(Collected data)
--- START ---

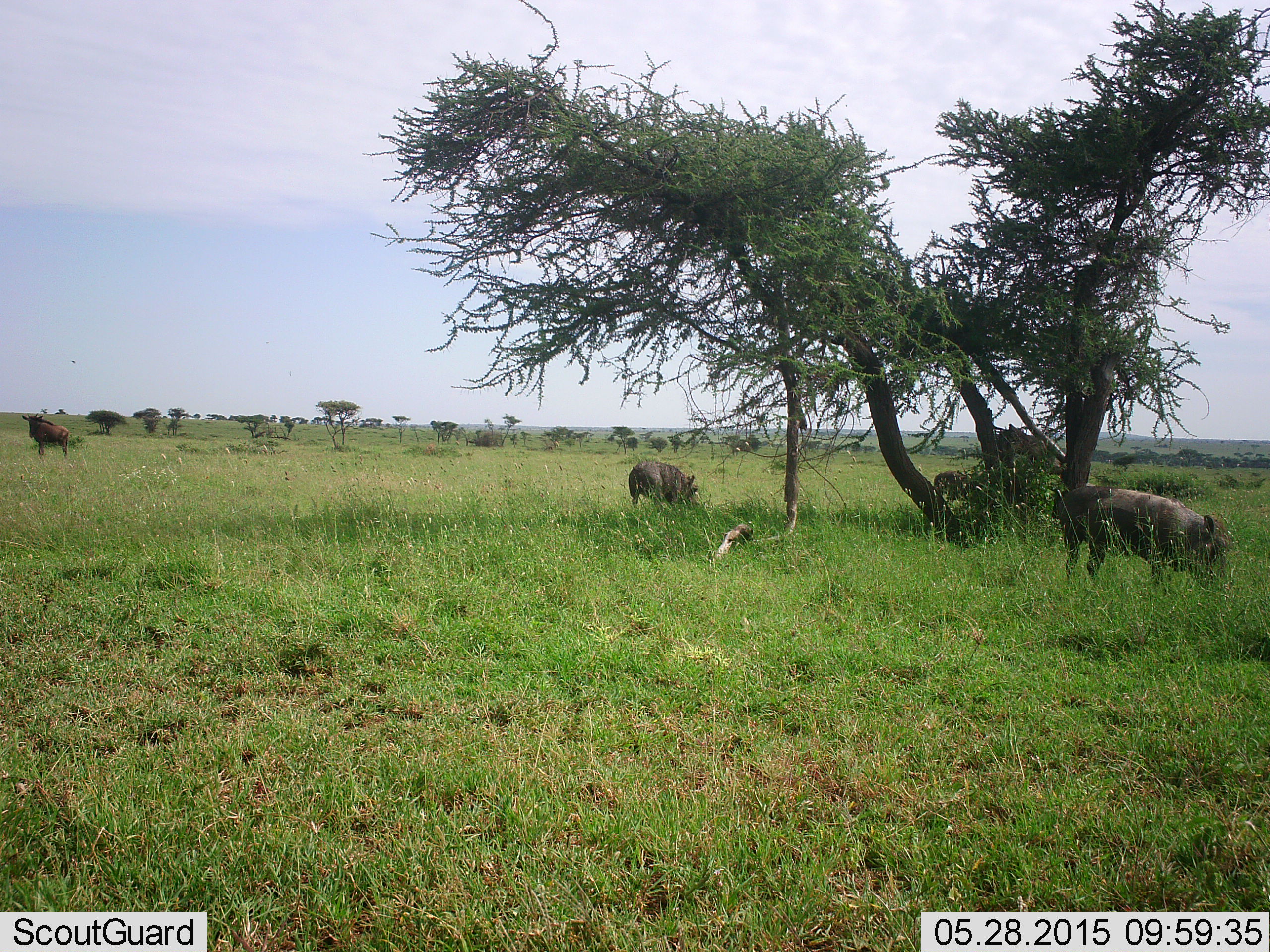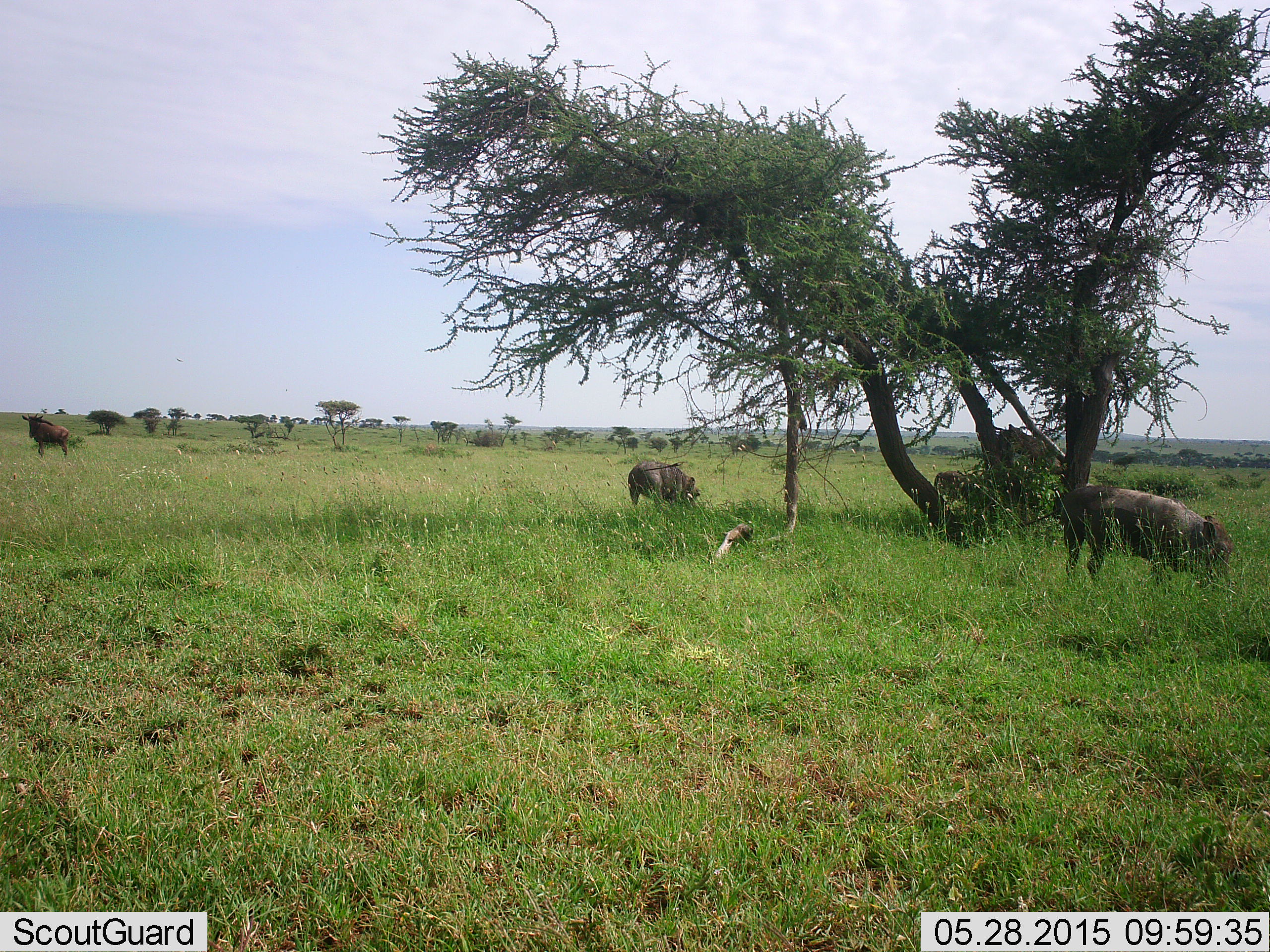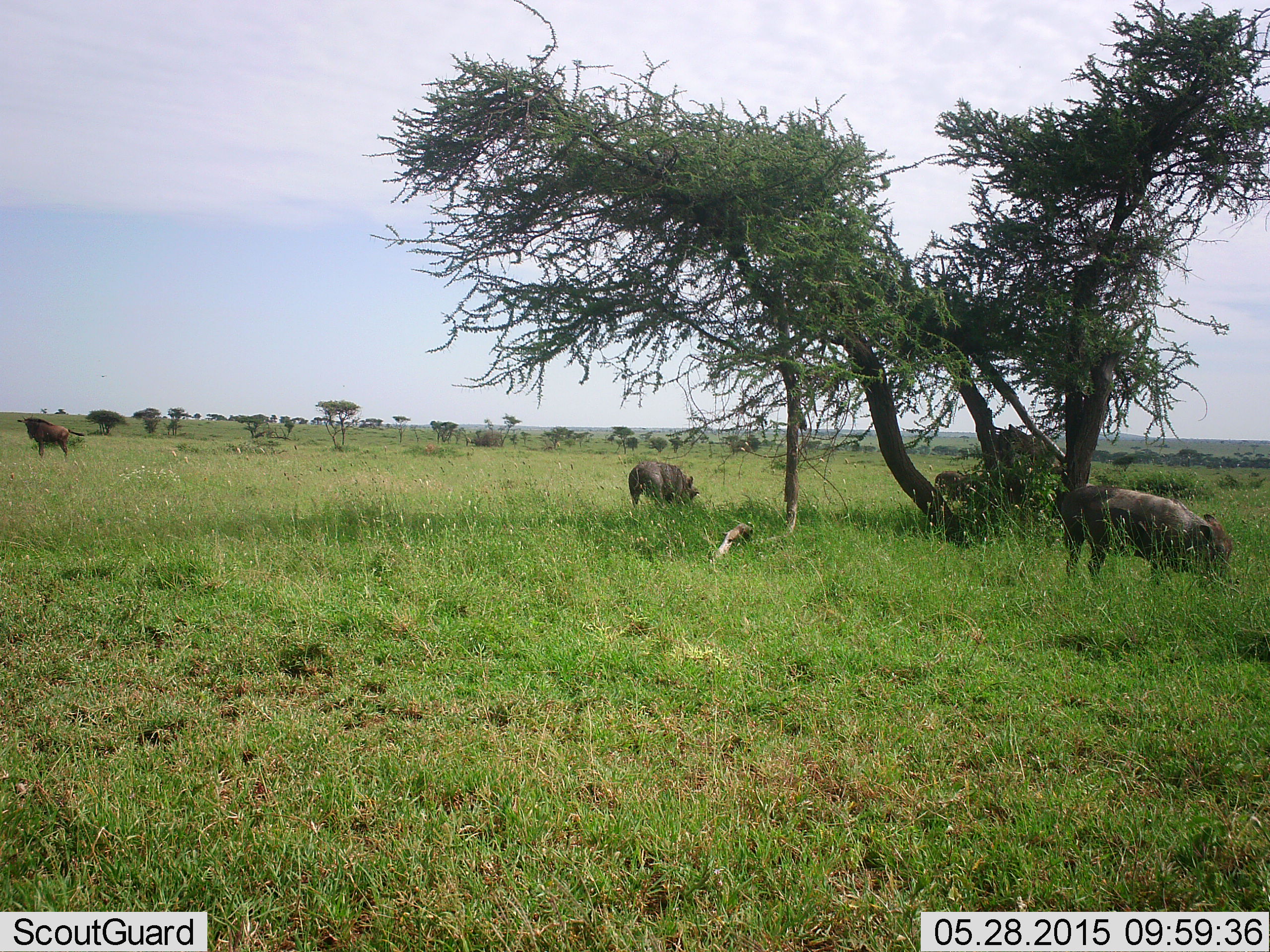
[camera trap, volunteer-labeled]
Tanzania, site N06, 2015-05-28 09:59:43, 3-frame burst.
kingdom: Animalia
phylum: Chordata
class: Mammalia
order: Artiodactyla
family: Suidae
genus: Phacochoerus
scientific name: Phacochoerus africanus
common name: warthog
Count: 3.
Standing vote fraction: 36%.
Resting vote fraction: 0%.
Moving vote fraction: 0%.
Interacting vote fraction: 0%.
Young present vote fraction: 0%.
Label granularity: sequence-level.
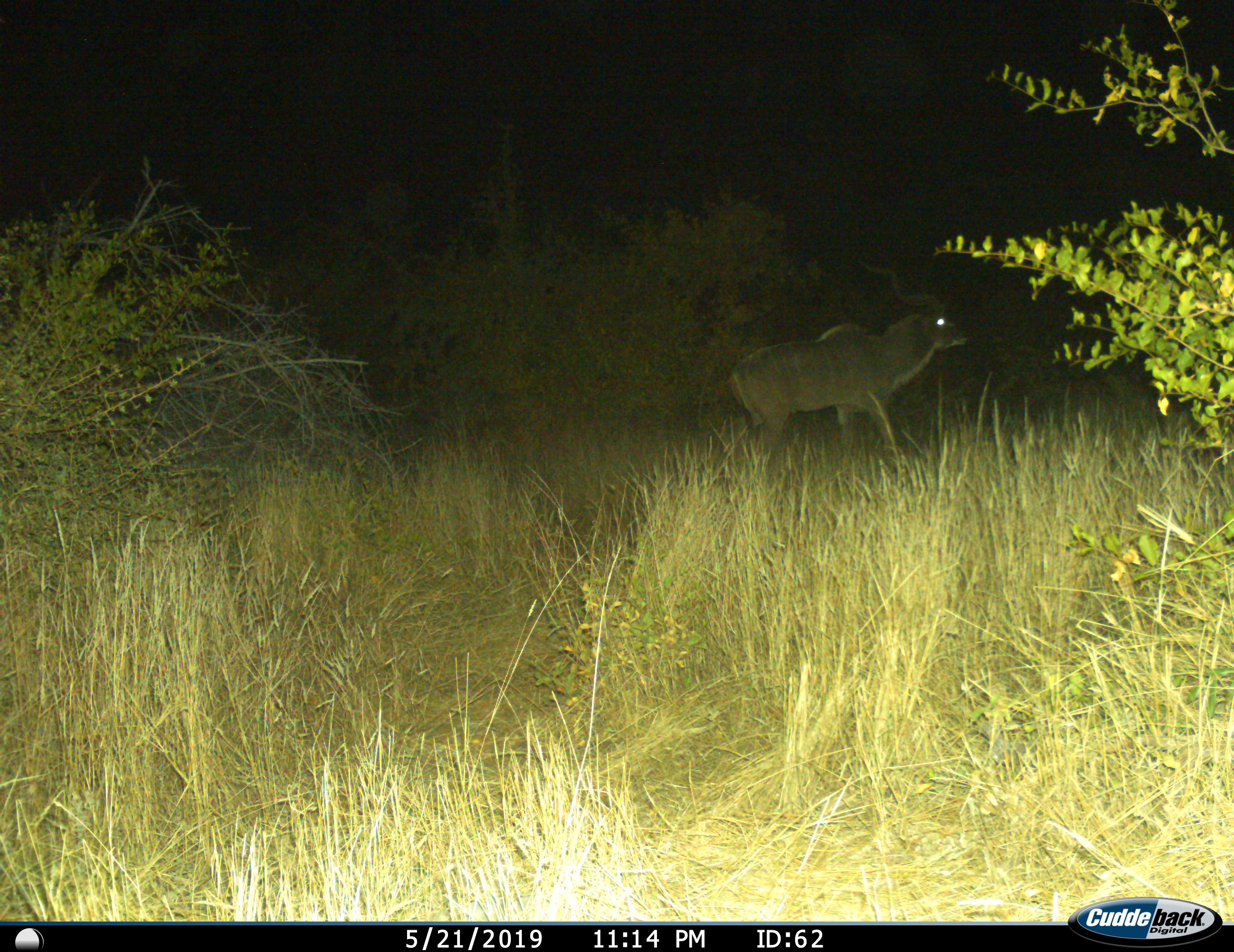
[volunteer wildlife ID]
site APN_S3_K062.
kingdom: Animalia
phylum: Chordata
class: Mammalia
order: Artiodactyla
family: Bovidae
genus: Tragelaphus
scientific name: Tragelaphus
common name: kudu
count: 1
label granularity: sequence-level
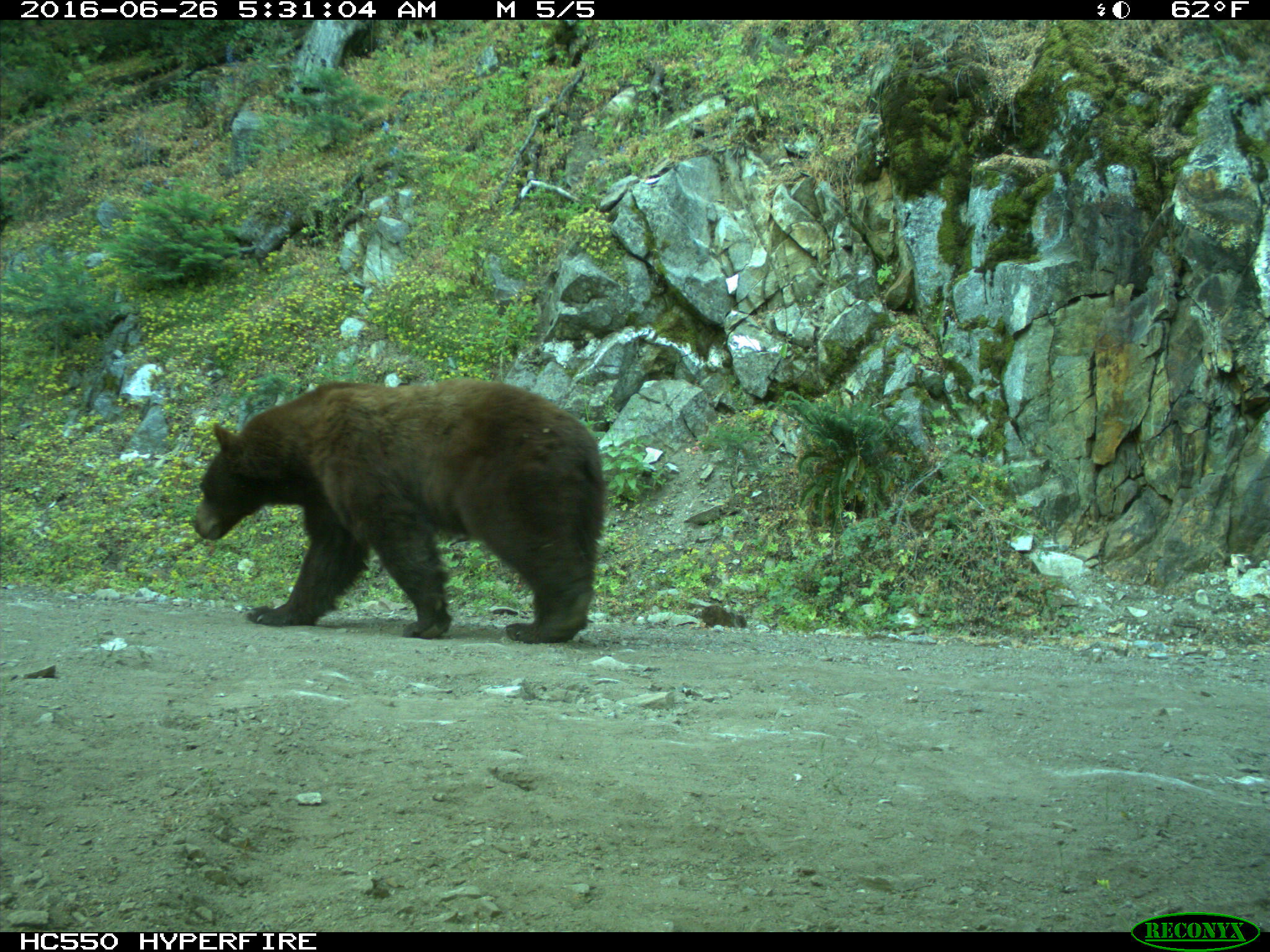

--- END ---

Exercise directions — The copy should hold exactly the lines above from the one with "common name: warthog" through the one with "common name: kudu", both ends counted, and no pictures at all.

Result of the exercise —
common name: warthog
Count: 3.
Standing vote fraction: 36%.
Resting vote fraction: 0%.
Moving vote fraction: 0%.
Interacting vote fraction: 0%.
Young present vote fraction: 0%.
Label granularity: sequence-level.
[volunteer wildlife ID]
site APN_S3_K062.
kingdom: Animalia
phylum: Chordata
class: Mammalia
order: Artiodactyla
family: Bovidae
genus: Tragelaphus
scientific name: Tragelaphus
common name: kudu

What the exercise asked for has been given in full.